The PCR process consists of four main steps: First, the polymerase must be activated during initial denaturation at high temperature, followed by the actual repetitive PCR cycles. Them follows the denaturation step, i.e., heating the wells splits the DNA double strands into single strands. At temperatures around 95°C, the hydrogen bonds that hold the double helix together are weakened. This is followed by the annealing step, also called primer hybridization. In this phase, the reaction wells are cooled down to allow the primers to bond – usually between 55 and 65°C. If the temperature is too high, there is a risk that the primers will not dock properly. If the temperature is too low, it is possible that the primers will attach to other non-specific DNA sequences. The optimal annealing temperature depends on the DNA sequence and length of the primers. The third and final phase is called elongation, in which the polymerase forms new DNA strands.

The PCR cycles are repeated until the desired amount of target DNA or RNA has been amplified. In standard PCR, detection is mostly done by an electrophoresis method.
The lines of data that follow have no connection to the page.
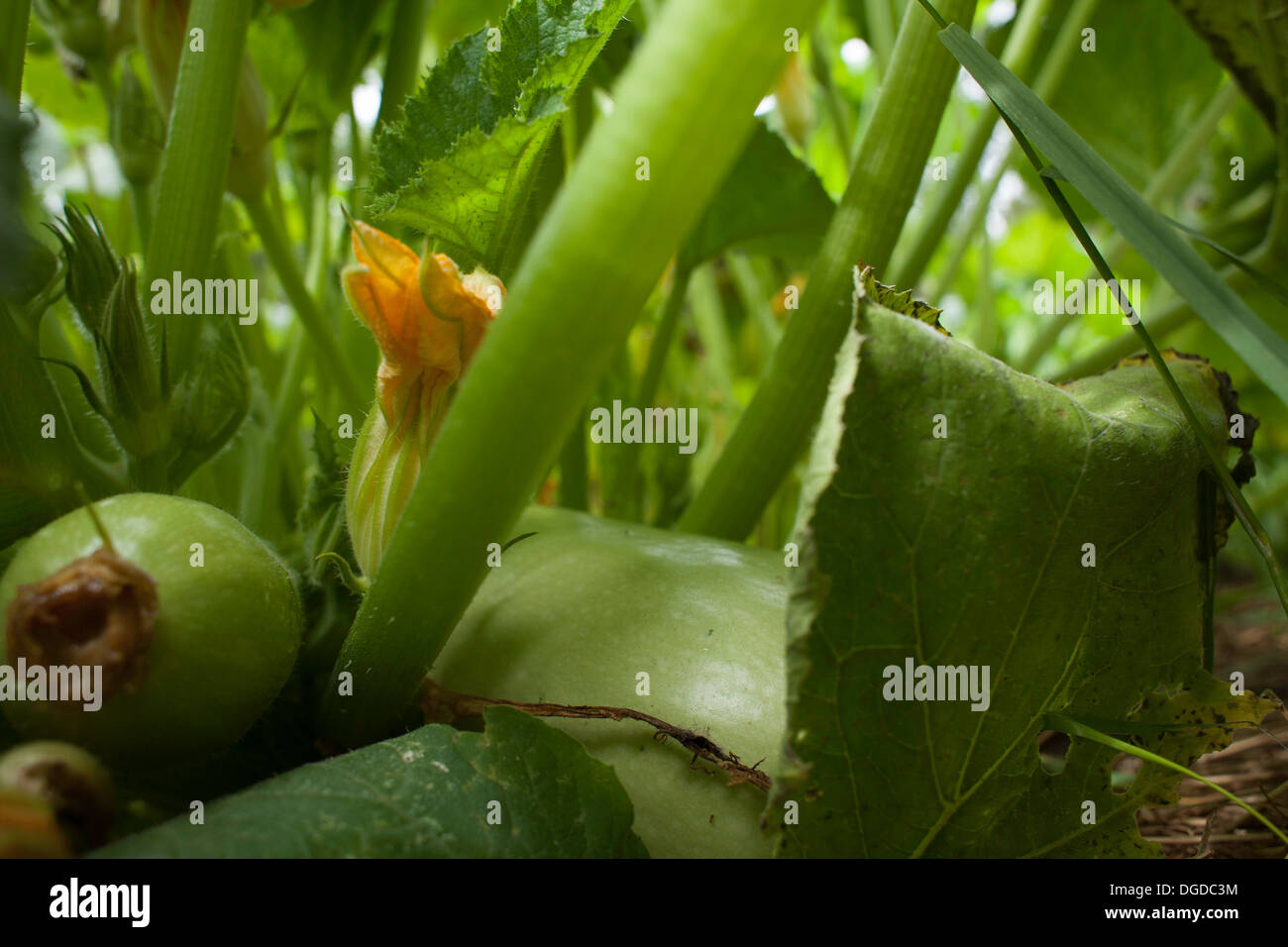 A blossom from a white Lebanese bush squash is folded beneath a canopy of leaves an amid maturing squash. - Stock Image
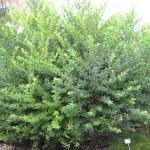 Zanthoxylum fagara (Wild Lime)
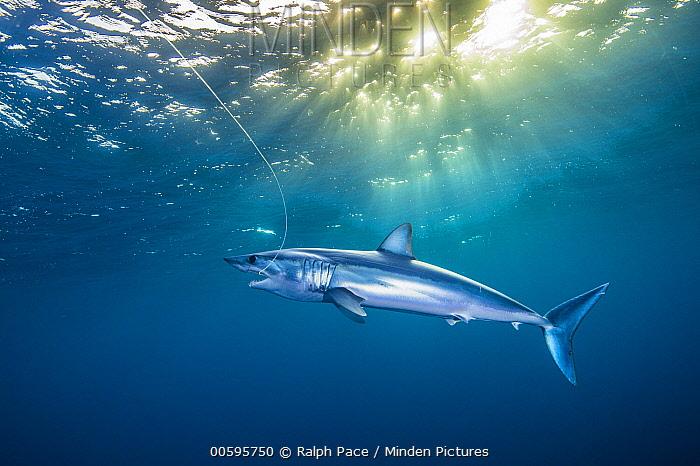 Shortfin Mako (Isurus oxyrhynchus) male caught on fishing line, California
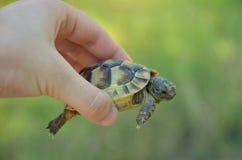陆龟graeca 库存照片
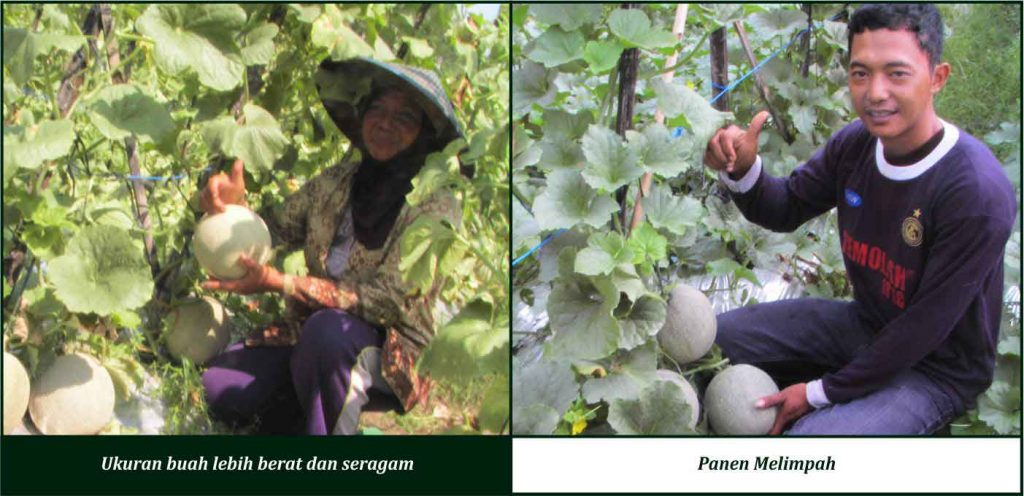 cara meningkatkan hasil kebun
The amplified DNA is usually applied to a agarose gel to which a voltage is applied. Short DNA sequences then migrate faster than long ones to the positive pole. With the aid of a DNA ladder, the DNA sequence sought can then be identified on the gel. However, this only allows conclusions to be drawn as to whether the target DNA is present or not. Real-time PCR or qPCR (quantitative real-time PCR) is used to quantify the target DNA. It also allows real-time monitoring of the amplification process.

Industries and applications for PCR thermal cyclers

Today, PCR thermal cyclers have a wide variety of applications. As a result of the Corona pandemic, the PCR method has become known primarily for the detection of pathogens. The diagnosis of viruses and bacteria is one of the main applications of PCR. It provides valid evidence and data enabling physicians and other medical personnel to make informed decisions. PCR thermal cyclers can be found in almost every medical, veterinary or clinical laboratory around the world. In addition to diagnostics, however, PCR has many other applications. In the food industry, for example, PCR is a standard method for origin analysis of certain foods and their ingredients. Depending on the region of origin, products such as wine have different genetic characteristics. The climate and environment of a certain region leave genetic traces over thousands of years that can be detected via PCR. Closely related to this is the issue of food fraud – the declaration of false ingredients in a food product. PCR thermocyclers have been used by laboratories for a very long time to check manufacturers' declarations. Does a wine really come from France as stated by the manufacturer? Is a food product really 100 percent vegan or halal? These kinds of questions can be clarified with PCR. Even the smallest traces of plant or animal DNA can be detected. Environmental analysis is another field of application that has recently become increasingly important. PCR thermal cyclers are used here, for example, to detect pathogens in wastewater in order to establish comprehensive health monitoring and corresponding early warning systems. Of course, universities also use PCR thermocyclers for a wide variety of research and analyses. In forensics, PCR is also an established method for detecting genetic fingerprints, for example at crime scenes.